++++ EXCERPTED TEXT

With Season 4 of Yellowstone in the books, and having time to fully process the impact of the U.S. Supreme Court’s OSHA vaccine mandate decisions, we thought we would kick off the 2022 All Things HR Blog by taking a deeper dive into some of the eye-raising employment practices at the Yellowstone – Dutton Ranch. Warning – Spoilers Ahead!
First, by way of background, Yellowstone is an American show that just finished its fourth season on the Paramount Network that follows the conflicts along the shared borders of a large cattle ranch owned by John Dutton (played by Kevin Costner), a Native reservation, and land developers. The Yellowstone – Dutton Ranch surrounds Yellowstone National Park, and straddles Utah and Montana.
Terminating the Only Female Employee
While there are tons of employment issues at the Yellowstone – Dutton Ranch, the one that inspired this blog was the firing of Teeter, the only female ranch hand at the Yellowstone Ranch (i.e., kicking her out of the bunkhouse because she was a female). Specifically, due to the male ranch hands losing focus and causing friction between the male ranch hands, John Dutton kicked all females out of the bunkhouse, meaning Teeter was fired. The other females kicked out of the bunkhouse were not employees by the Yellowstone, but instead were barrel racers cozying up to Ryan Bingham’s Walker character and Jimmy, the wannabe bull-rider.

++++++++

_AIM OF THE EXERCISE_
Condense the paragraph of the blog post above that begins "While there are tons of employment issues" into a short bulleted list, keeping its main facts.

++++ RECORD SET

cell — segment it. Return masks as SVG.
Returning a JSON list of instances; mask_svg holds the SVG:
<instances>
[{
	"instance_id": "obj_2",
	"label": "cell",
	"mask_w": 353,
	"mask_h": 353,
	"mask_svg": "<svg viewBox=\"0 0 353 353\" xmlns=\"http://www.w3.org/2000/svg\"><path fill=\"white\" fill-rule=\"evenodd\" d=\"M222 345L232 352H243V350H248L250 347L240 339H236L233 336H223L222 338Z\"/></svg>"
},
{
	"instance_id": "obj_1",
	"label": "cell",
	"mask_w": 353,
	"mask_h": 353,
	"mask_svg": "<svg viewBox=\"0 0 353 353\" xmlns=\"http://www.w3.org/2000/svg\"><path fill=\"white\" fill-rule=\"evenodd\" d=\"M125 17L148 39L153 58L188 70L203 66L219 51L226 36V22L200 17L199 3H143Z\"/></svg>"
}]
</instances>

++++++++

_PROBLEM SOLUTION_
- The employment issue that inspired the blog post was the firing of Teeter, the only female ranch hand at the Yellowstone Ranch.
- Male ranch hands were losing focus, and there was friction among them.
- John Dutton responded by kicking all females out of the bunkhouse, which meant Teeter was fired.
- The other females removed were not Yellowstone employees. They were barrel racers cozying up to Walker, Ryan Bingham's character, and to Jimmy, the wannabe bull-rider.